Top of DATA FOR THIS EXERCISE
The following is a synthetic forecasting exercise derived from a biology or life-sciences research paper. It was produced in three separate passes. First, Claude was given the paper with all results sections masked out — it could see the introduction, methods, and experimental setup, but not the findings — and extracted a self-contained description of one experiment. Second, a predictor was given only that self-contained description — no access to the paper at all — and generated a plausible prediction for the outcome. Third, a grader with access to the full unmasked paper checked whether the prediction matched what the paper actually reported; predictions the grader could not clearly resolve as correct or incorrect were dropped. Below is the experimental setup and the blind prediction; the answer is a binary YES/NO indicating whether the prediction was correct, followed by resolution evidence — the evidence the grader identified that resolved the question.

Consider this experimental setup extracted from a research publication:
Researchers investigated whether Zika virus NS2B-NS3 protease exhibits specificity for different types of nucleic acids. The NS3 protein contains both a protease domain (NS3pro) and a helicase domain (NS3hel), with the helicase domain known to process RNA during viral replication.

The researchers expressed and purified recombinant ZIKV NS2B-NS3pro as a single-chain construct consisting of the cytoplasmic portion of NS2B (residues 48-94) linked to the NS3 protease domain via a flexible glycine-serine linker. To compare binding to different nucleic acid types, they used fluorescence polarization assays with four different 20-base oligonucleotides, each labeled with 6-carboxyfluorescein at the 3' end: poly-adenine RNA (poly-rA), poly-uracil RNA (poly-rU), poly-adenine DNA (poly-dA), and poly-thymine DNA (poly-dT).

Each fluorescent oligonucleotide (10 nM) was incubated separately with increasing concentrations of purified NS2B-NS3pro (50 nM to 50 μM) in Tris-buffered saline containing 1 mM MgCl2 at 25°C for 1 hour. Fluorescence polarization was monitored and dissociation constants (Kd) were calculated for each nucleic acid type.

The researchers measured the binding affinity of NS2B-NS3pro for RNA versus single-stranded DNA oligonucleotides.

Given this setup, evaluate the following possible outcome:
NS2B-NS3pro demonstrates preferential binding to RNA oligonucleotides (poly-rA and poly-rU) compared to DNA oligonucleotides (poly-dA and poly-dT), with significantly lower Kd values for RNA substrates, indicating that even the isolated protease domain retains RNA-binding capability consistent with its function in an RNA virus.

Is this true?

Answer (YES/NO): YES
Bottom of DATA FOR THIS EXERCISE
YOUR INSTRUCTIONS.
After locating the line that contains "The researchers expressed", please copy exactly every line from the start of the records through it, and nothing else.

SOLVED EXERCISE.
The following is a synthetic forecasting exercise derived from a biology or life-sciences research paper. It was produced in three separate passes. First, Claude was given the paper with all results sections masked out — it could see the introduction, methods, and experimental setup, but not the findings — and extracted a self-contained description of one experiment. Second, a predictor was given only that self-contained description — no access to the paper at all — and generated a plausible prediction for the outcome. Third, a grader with access to the full unmasked paper checked whether the prediction matched what the paper actually reported; predictions the grader could not clearly resolve as correct or incorrect were dropped. Below is the experimental setup and the blind prediction; the answer is a binary YES/NO indicating whether the prediction was correct, followed by resolution evidence — the evidence the grader identified that resolved the question.

Consider this experimental setup extracted from a research publication:
Researchers investigated whether Zika virus NS2B-NS3 protease exhibits specificity for different types of nucleic acids. The NS3 protein contains both a protease domain (NS3pro) and a helicase domain (NS3hel), with the helicase domain known to process RNA during viral replication.

The researchers expressed and purified recombinant ZIKV NS2B-NS3pro as a single-chain construct consisting of the cytoplasmic portion of NS2B (residues 48-94) linked to the NS3 protease domain via a flexible glycine-serine linker. To compare binding to different nucleic acid types, they used fluorescence polarization assays with four different 20-base oligonucleotides, each labeled with 6-carboxyfluorescein at the 3' end: poly-adenine RNA (poly-rA), poly-uracil RNA (poly-rU), poly-adenine DNA (poly-dA), and poly-thymine DNA (poly-dT).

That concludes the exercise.